- _Exercise directions_:
Return these lines from the data verbatim, starting at the line containing "What distance lies" and ending at the line containing "3. pixel 34 111", with both of those lines included.

- _Provided data_:
- - - - -

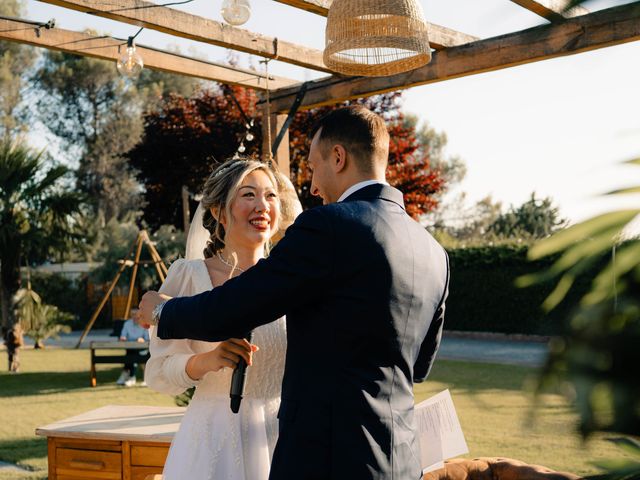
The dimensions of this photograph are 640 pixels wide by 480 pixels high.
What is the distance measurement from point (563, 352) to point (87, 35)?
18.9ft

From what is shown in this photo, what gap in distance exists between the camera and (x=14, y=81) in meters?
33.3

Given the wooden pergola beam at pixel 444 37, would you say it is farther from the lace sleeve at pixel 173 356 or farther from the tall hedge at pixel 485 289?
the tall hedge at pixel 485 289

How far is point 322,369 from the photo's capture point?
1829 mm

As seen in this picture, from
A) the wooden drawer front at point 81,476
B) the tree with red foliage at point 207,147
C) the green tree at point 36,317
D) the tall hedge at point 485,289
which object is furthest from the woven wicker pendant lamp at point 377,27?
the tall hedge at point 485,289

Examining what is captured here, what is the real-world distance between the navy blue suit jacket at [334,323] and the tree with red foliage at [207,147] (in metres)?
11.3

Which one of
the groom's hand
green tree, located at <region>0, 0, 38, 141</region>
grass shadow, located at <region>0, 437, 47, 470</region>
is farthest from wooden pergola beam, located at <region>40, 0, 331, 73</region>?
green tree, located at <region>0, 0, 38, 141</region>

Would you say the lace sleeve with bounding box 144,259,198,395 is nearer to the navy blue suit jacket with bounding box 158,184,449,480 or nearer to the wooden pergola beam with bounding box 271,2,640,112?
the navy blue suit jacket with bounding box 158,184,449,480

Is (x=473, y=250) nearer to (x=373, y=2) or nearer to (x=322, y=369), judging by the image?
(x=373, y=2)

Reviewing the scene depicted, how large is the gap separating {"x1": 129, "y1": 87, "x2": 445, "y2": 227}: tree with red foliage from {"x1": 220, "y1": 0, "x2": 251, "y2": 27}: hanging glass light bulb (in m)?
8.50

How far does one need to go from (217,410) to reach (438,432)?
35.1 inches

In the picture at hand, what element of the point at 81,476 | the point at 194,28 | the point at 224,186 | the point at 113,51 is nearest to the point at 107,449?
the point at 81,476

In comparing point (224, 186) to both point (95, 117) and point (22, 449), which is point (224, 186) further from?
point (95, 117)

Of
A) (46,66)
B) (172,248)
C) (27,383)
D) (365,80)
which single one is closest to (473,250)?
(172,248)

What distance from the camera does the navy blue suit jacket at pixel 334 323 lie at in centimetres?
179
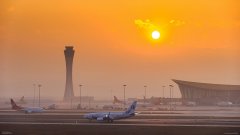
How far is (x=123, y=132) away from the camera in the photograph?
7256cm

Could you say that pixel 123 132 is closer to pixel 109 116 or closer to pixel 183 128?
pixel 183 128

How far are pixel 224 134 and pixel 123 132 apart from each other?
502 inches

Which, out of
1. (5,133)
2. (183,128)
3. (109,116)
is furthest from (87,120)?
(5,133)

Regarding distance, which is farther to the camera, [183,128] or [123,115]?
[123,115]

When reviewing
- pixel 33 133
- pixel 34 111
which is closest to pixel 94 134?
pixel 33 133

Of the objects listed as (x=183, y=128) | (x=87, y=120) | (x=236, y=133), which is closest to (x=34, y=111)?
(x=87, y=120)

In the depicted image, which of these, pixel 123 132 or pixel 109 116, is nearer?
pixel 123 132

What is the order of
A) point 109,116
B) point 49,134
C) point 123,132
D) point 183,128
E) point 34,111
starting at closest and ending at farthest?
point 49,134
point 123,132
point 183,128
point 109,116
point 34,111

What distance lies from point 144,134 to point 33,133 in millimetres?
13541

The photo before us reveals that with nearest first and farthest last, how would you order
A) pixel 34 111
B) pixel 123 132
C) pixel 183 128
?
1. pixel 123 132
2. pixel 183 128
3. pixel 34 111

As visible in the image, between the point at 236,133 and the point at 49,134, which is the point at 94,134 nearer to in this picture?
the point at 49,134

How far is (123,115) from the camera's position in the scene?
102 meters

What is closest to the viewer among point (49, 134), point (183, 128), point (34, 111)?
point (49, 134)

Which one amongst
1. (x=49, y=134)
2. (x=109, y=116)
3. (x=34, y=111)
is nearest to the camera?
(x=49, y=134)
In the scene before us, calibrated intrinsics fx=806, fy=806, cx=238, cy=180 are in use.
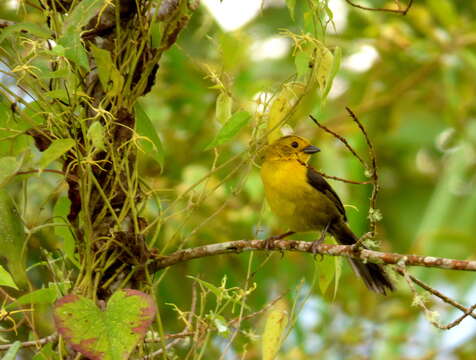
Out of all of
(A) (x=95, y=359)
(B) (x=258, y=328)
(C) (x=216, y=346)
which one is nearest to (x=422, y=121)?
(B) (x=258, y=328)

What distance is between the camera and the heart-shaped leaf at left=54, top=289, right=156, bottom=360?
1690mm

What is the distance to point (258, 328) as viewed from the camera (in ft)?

- - - - -

- _Solution to this exercise_:
What distance lies from point 144,134 to point 33,133 in millimetres?
13541

The photo before us reveals that with nearest first and farthest last, how would you order
A) pixel 34 111
B) pixel 123 132
C) pixel 183 128
?
1. pixel 123 132
2. pixel 183 128
3. pixel 34 111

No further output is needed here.